YOUR OBJECTIVE: Please return the entries, omitting and altering nothing.
(Beginning of GIVEN RECORDS)
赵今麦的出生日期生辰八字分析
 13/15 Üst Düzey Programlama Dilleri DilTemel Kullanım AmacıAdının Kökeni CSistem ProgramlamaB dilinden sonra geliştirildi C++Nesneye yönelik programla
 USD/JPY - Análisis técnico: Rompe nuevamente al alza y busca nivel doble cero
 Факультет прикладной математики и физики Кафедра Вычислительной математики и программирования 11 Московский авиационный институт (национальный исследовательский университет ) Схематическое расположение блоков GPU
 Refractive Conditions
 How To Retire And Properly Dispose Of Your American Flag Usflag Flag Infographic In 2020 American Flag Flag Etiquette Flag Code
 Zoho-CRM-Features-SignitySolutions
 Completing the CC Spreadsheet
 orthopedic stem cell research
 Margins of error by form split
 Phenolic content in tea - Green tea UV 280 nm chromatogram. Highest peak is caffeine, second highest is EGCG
(End of GIVEN RECORDS)
ANSWER BOX:
赵今麦的出生日期生辰八字分析
 13/15 Üst Düzey Programlama Dilleri DilTemel Kullanım AmacıAdının Kökeni CSistem ProgramlamaB dilinden sonra geliştirildi C++Nesneye yönelik programla
 USD/JPY - Análisis técnico: Rompe nuevamente al alza y busca nivel doble cero
 Факультет прикладной математики и физики Кафедра Вычислительной математики и программирования 11 Московский авиационный институт (национальный исследовательский университет ) Схематическое расположение блоков GPU
 Refractive Conditions
 How To Retire And Properly Dispose Of Your American Flag Usflag Flag Infographic In 2020 American Flag Flag Etiquette Flag Code
 Zoho-CRM-Features-SignitySolutions
 Completing the CC Spreadsheet
 orthopedic stem cell research
 Margins of error by form split
 Phenolic content in tea - Green tea UV 280 nm chromatogram. Highest peak is caffeine, second highest is EGCG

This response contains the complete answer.